I washed the dishes I had used and, not knowing what better to do, sat down in my armchair and took a book that I had begun reading a few days before—Laurent Binet’s excellent novel The Seventh Function of Language. I was captivated by the enthralling story and became engrossed in my reading. After fifty-odd pages, I looked at the digital clock on the shelf; it was a quarter to eleven. Indeed, good fiction can deceive one’s sense of time: I had read for more than an hour, but I had the impression that only twenty minutes had passed.

And not only that. My guilty conscience also jabbed me when I realized that the whole time I was residing enthralled in the parallel world of this novel, I had not given Ivana a single thought. That was certainly a compliment to Binet, but an unforgivable transgression towards Ivana, to whom something had certainly happened. Not one single explanation crossed my mind for the fact that it was, my goodness, nearly eleven, and she was not home and had not called. As if the earth had swallowed her whole. As if she had simply disappeared.

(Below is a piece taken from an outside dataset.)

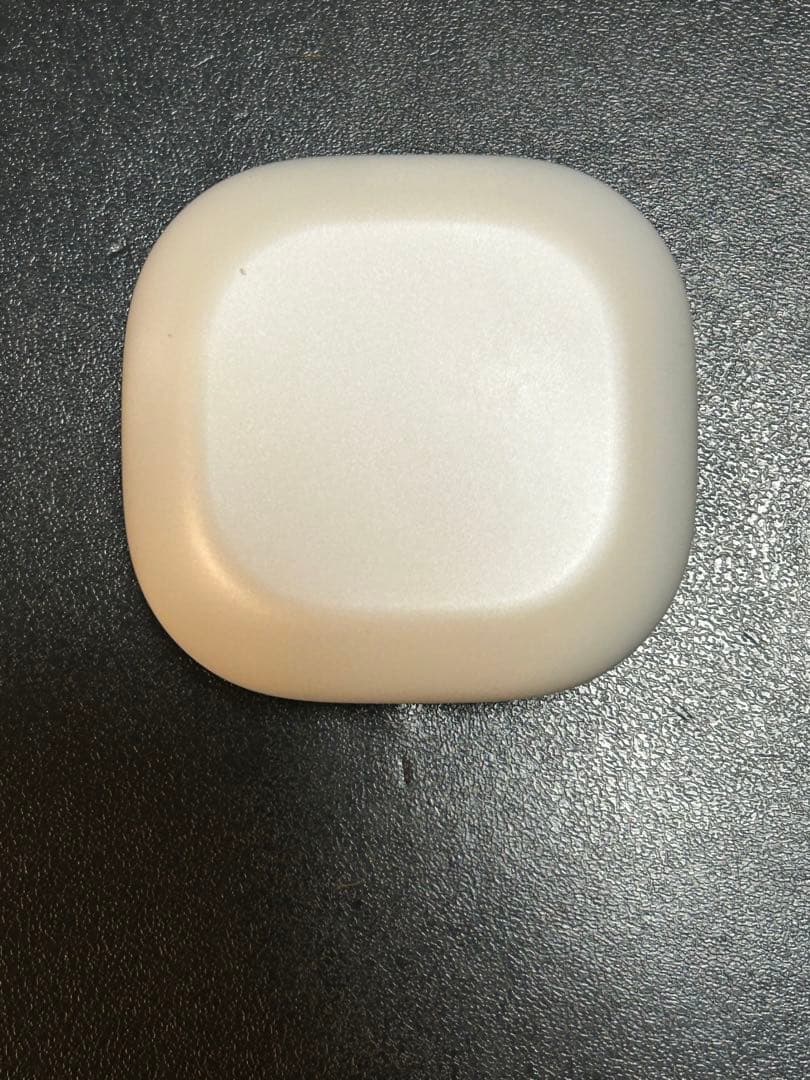 イヤホン soundcore Liberty 4 Pro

A wave of panic rushed through me. A whole series of useless thoughts crossed my mind: I should go search for her (yes, but where?), I should report her disappearance on social media (yes, but I do not use any, I do not know how that is done), I should call her brother or aunt (yes, but I do not even have their phone numbers), I should ask our mutual friends if anyone had heard anything about her (I would just unnecessarily disturb them at this late hour; if anyone had heard something, they surely would have called by now), I should contact the hospitals (yes, but they do not give out information unless you are related to the patient or—I became petrified—the deceased)…

Once I had recovered myself a little, the very thing I should have first thought of as a fan and occasional writer of detective fiction then dawned on me: when someone goes missing, you do nothing under your own initiative, but instead report the case to the police. The sooner, the better.